## Text segment
╭──

University of Washington Global Health Pathway medical student Naomi Nkinsi has been awarded a new grant to fund research on the effect of food insecurity on antiretroviral therapy and HIV outcomes in South Africa. The $4000 Grant for Emerging Researchers/Clinicians Mentorship (G.E.R.M.) was awarded by the Infectious Diseases Society of America (IDSA) Foundation.
“Newly diagnosed HIV patients who lack finances to purchase food can find their situation further compounded by a competing need to pay for their medical treatment,” said Nkinsi, “I want to dive further into this field to collect data to better understand the issue and how it can impact HIV prevention.”
Nkinsi will travel to Durban, South Africa in June to begin the work. She says the initial stages of the project, guided by her faculty mentor Paul Drain, have given her a much greater understanding of the barrier that food insecurity plays in accessing care.
“My interest is in researching food insecurity and its impact on overall health, specifically on the immune system,” Nkinsi said. “Prior to medical school I volunteered at an organization called the Global Child Nutrition Foundation and learned about the linkages between food insecurity and disease.”
“I wanted to specifically work with adults who have been recently diagnosed because I think it presents an interesting opportunity to both collect data on peoples’ food status when they were infected, and provide interventions as they begin treatment,” Nkinsi shared. “Ideally, programming to reduce food insecurity in those with HIV/AIDS would be provided regardless of when they were diagnosed. I hope this study can provide more evidence to help result in better health outcomes.”
G.E.R.M. was created with the intention of providing medical students with clinical training and medical education. Under the tutelage of a mentor, students receive the opportunity to conduct research projects on infectious disease-related topics for up to one year.

╰──

## Problems to work on
a: Answer these questions about the grant announcement:
(i) Which organization awarded the G.E.R.M. grant?
(ii) Where and in what month will Nkinsi travel to begin the work?
(iii) For how long can students conduct research projects under G.E.R.M.?
b: According to the grant announcement, why did Nkinsi choose to work specifically with adults who have been recently diagnosed with HIV?
c: Echo the part of the grant announcement starting with "Nkinsi will travel" and going on through "in accessing care.".

## Input data
╭──

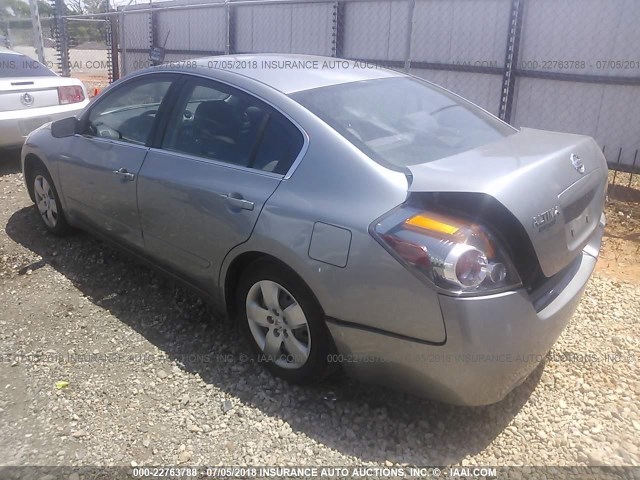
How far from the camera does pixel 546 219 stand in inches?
99.7

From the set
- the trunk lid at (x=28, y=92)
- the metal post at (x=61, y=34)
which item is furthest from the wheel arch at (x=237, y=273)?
the metal post at (x=61, y=34)

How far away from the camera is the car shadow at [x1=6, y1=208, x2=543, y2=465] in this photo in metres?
2.75

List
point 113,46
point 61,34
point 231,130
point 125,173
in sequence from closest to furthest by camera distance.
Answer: point 231,130
point 125,173
point 61,34
point 113,46

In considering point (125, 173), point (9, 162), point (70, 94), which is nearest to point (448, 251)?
point (125, 173)

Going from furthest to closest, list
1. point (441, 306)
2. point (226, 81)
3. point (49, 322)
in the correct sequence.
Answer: point (49, 322), point (226, 81), point (441, 306)

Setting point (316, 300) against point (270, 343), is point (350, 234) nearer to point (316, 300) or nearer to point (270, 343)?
point (316, 300)

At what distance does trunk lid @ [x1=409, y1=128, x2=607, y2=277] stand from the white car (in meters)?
5.80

╰──

## Expected results
a:
(i) The Infectious Diseases Society of America (IDSA) Foundation.
(ii) Durban, South Africa, in June.
(iii) Up to one year.

b: She thinks recently diagnosed adults present an opportunity to collect data on their food status at the time they were infected. It also allows interventions to be provided as they begin treatment.

c:
Nkinsi will travel to Durban, South Africa in June to begin the work. She says the initial stages of the project, guided by her faculty mentor Paul Drain, have given her a much greater understanding of the barrier that food insecurity plays in accessing care.